* Assignment
Check each line of the material for the string "would", and copy the lines that have it.

....

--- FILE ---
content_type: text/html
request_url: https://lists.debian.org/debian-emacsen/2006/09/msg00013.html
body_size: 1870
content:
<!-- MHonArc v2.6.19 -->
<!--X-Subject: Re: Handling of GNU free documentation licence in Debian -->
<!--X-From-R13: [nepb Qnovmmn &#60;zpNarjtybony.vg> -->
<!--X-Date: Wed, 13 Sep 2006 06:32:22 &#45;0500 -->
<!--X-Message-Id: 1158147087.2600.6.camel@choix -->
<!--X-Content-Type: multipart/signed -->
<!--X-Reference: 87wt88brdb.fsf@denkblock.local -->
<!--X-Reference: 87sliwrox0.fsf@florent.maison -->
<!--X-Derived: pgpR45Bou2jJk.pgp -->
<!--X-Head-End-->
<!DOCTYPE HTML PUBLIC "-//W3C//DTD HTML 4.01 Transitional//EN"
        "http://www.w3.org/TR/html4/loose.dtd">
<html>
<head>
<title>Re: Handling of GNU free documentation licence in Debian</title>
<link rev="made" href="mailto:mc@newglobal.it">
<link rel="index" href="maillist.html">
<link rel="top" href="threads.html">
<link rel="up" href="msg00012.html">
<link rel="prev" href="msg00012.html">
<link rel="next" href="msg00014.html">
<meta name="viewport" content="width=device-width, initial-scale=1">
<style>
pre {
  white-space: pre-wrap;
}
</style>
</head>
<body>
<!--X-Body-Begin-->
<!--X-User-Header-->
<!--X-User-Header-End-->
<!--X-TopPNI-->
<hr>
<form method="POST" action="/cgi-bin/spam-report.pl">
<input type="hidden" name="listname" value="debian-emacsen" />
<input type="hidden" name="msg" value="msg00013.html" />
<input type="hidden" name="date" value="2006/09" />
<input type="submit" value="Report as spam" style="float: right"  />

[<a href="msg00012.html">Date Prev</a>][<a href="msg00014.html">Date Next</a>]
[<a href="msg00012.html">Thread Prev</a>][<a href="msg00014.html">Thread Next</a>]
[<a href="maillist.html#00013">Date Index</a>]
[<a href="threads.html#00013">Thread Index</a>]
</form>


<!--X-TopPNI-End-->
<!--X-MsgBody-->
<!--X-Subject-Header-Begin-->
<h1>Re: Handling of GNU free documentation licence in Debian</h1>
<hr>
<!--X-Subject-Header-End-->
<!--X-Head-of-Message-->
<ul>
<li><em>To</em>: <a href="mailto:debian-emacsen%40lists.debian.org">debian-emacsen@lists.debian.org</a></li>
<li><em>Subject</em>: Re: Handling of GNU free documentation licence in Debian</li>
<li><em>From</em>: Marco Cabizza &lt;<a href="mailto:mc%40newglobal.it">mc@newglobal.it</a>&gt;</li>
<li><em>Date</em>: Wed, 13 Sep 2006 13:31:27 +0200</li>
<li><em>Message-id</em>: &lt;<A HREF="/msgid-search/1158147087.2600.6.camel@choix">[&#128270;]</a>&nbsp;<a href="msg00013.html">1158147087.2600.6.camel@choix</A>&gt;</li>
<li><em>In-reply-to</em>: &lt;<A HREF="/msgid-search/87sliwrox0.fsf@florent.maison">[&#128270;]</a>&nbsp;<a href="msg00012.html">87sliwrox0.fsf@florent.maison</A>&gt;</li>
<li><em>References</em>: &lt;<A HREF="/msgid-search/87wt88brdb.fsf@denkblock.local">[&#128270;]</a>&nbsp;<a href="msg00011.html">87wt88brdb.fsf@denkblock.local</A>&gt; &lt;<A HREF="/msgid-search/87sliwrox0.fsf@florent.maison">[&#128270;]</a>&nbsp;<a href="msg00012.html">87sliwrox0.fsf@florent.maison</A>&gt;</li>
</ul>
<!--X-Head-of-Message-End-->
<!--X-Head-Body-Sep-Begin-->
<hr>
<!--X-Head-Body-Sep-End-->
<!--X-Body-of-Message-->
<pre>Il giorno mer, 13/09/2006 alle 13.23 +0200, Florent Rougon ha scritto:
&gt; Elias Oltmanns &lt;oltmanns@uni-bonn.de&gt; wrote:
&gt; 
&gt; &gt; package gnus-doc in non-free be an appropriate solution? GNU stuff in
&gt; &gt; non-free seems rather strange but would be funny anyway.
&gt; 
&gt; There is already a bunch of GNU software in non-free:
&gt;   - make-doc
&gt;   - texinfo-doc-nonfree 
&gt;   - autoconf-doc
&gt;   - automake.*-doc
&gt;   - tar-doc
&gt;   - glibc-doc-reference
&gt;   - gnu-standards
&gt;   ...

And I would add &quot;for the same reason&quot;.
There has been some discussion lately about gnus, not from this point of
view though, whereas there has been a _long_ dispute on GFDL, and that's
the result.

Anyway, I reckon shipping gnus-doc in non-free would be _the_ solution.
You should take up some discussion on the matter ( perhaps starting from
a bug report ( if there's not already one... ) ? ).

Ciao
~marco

....

* Reply
&gt; &gt; non-free seems rather strange but would be funny anyway.
And I would add &quot;for the same reason&quot;.
Anyway, I reckon shipping gnus-doc in non-free would be _the_ solution.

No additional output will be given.